It's not just a game - Kleanheat supports football in the Pilbara
Kleenheat is committed to supporting communities in which it operates, especially in regional WA where it services communities and businesses with LPG products and services. This year, Kleenheat partnered with the North Pilbara Football League (NPFL) as a sponsor for the 2019 season.
Earlier in the season, the Kleanheat team flew to Karratha to attend the ‘Kleenheat Round’ and watch the competition between the Karratha Kats and the Dampier Sharks.
The football season wrapped up in regional WA with the NPFL’s Grand Final played on 7 September 2019. Much of the community celebrated the win of the 2019 Premiers, the Wickham Wolves!
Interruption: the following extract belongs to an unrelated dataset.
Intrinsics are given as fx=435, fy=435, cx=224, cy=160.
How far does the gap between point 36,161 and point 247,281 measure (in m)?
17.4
Established over 40 years ago, the NPFL consists of six clubs across the Pilbara. The Dampier Sharks, Karratha Kats, Karratha Falcons, Wickham Wolves, Port Hedland Rovers and South Hedland Swans.
Each club has around 100 players aged between 15 and 45 who play in either league or reserve teams. There are also committee members, umpires, volunteers, and the local community of supporters.
The Kleenheat Round
As part of its partnership, Kleenheat arranged for a jumping castle to keep the kids extra-entertained, a gold coin donation, sausage sizzle and a raffle to win a BBQ pack. The community helped raise over $700 from the sausage sizzle, which was donated to the Karratha Women’s Refuge.
The Kleenheat team took the opportunity to chat with some of the locals to discuss the importance of sport in regional WA, not only for physical health, but for inclusiveness within the community and for mental health.
They met with Greg Braithwaite, President of the NPFL, Russell Turner, President of the Dampier Sharks Football Club, Steven Dodd, Senior Coach of the Dampier Sharks and Lewis Upton who plays for the Dampier Sharks.
Braithwaite says if you move to or live in a country town you have to get involved and football is one way to do it.
Not only does it give kids of all ages, and adults, something to do that’s healthy for your mind and body; it also encourages locals to become part of a team, get along with each other, and enjoy each -others’ company in a healthy environment.
“Footy is a lifeblood of the community, it gets the town going on Fridays and Saturdays especially during game time. You can come along and watch mums and dads play and the kids enjoy themselves. It gives people something healthy to be a part of,” Braithwaite said.
With a culturally diverse population across the Pilbara, the consensus from Braithwaite, Upton, Turner and Dodd is that sport in regional WA is vital, to creating that sense of community and inclusiveness.
"Sport is a great part of family life, it builds family. You’re together, can play any sport together and it builds your family as a result,” he said.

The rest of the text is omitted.